【ミャンマー法務ブログ】第14回:ミャンマーの2020年祝日に関する通知

 

第1.はじめに

ミャンマーでは従来は振替休日が存在せず、祝日が土日と重なる場合も他の日に祝日が振り返られることはなかった。しかし、昨年発布された通知により、急遽振替休日が導入された。
そこで、本稿では、ミャンマーの2020年の祝日について規定した2019年6月第36号通知(以下「36号通知」という。)及び当該通知を一部変更する通知2019年8月第50号通知(以下「第50号通知」という。)について解説する。 いずれも根拠法は流通証券法第25条である。

 

第2.50号通知の内容及び2020年の祝日

1.50号通知の内容
(1)独立記念日は土曜日に、タバウン満月は日曜日に、水祭り前日は日曜日に、殉難者の日は日曜日に、タディンジュの休日の2日である満月の日と満月の翌日は土曜日と日曜日に、タザウモンの休日の2日である満月の日の前日と満月の日は土曜日と日曜日に重なることが確認された。

(2)したがって、36号通知における『番号2 独立記念日』の休日を日曜日の後の2020年1月6日月曜日に、『番号5 タバウン満月』の休日を日曜日の後の2020年3月9日月曜日に、『番号7 水祭り前日』の休日を土曜日の前である2020年4月10日金曜日に、『番号10 殉難者の日』の休日を日曜日の後の2020年7月20日月曜日に、『番号12 タディンジュ』の休日の2日を金曜日の前の2020年10月29日木曜日と、日曜日の後の2020年11月2日月曜日に、『番号13 タザウモン』の休日の2日を土曜日の前の2020年11月27日金曜日と日曜日の後の2020年11月30日月曜日に置き換える。ミャンマー連邦の休日に関するオフィス及び流通証券法第25条に基づき、2020年暦年における祝日を以下の通り改正し定めることを告知する。

2.50号通知による変更後の祝日

番号 休日 日付 期間
1. 新年 2020年1月1日 1日
2. 独立記念日 2020年1月4日から6日 3日
3. 連邦の日 2020年2月12日 1日
4. 農民の日 2020年3月2日 1日
5. タバウン満月 2020年3月8日から9日 2日
6. 国軍記念日 2020年3月27日 1日
7. ミャンマー新年による休日 2020年4月10日から
(水祭りの前日、初日、2日目、 2020年4月17日まで3日目、元日)
8日
8. メーデー 2020年5月1日 1日
9. カソン満月 2020年5月6日 1日
10. 殉難者の日 2020年7月19日から20日 2日
11. ワソー満月 2020年8月3日 1日
12. タディンジュの休日 2020年10月29日から
(満月の前日、満月の日、満月の翌日)2020年11月2日まで
5日
13. タザウモンの休日 2020年11月27日から
(満月の前日、満月の日)  2020年11月30日まで
4日
14. 国民の祝日 2020年12月9日 1日
15. クリスマス 2020年12月25日 1日
16. 年末休暇 2020年12月31日 1日
17. イスラムの休日 1日
18. ヒンドゥーの休日 1日

 

第3.本通知の影響

従来、ミャンマーにおいては振替休日は存在しなかった。しかし、50号通知により、振替休日が創設され、かつ、その対象が日曜のみならず土曜も対象とされることとなった。日本と異なる点は、振替休日が予定された祝日の後だけでなく前の日に設定されることもある点である。

また、上記のとおりイスラムの休日及びヒンドゥーの休日は未定であり、約2週間前に発表されるが、2019年10月27日がヒンドゥーの休日と発表され、該当日が日曜日であったことから、10月28日が振替休日として祝日と指定された。このことから、イスラムの休日及びヒンドゥーの休日も振替休日の対象となることが明確になった。

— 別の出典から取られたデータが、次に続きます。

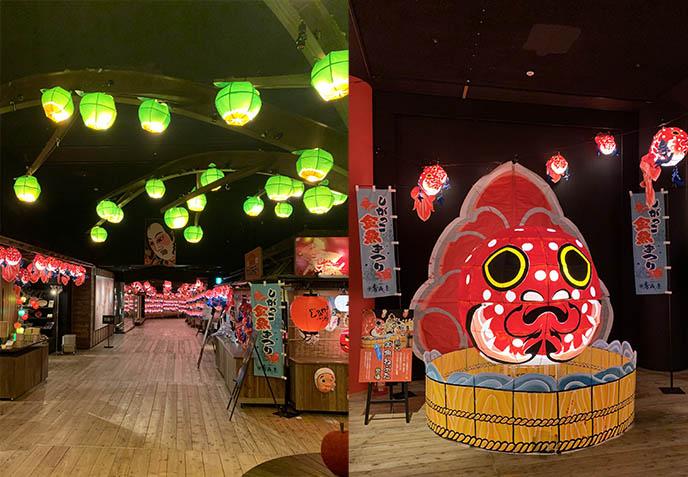misawa nebuta festival japan lit lantern art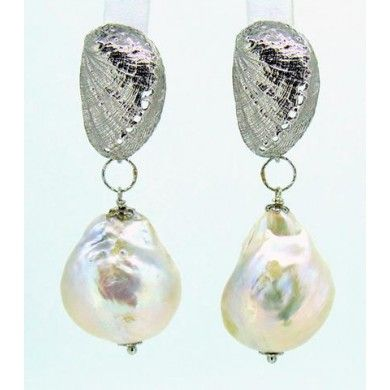 Orecchini perle barocche grandi e conchiglie in argento 925%°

50号通知により、2020年は例年よりも祝日が実質的に増加することとなった。祝日に労働をさせた場合には振替休日を付与する形で時間外労働手当の支払を避けることはできず、必ず祝日手当を支払う必要が生じるため、会社は50号通知を踏まえ、2020年の営業日を決める必要がある。
50号通知の背景としては、2020年の総選挙を控え国民の人気取りのためとの声もあり、その場合には、2021年以降も振替休日が存在するかについては慎重に見極める必要がある。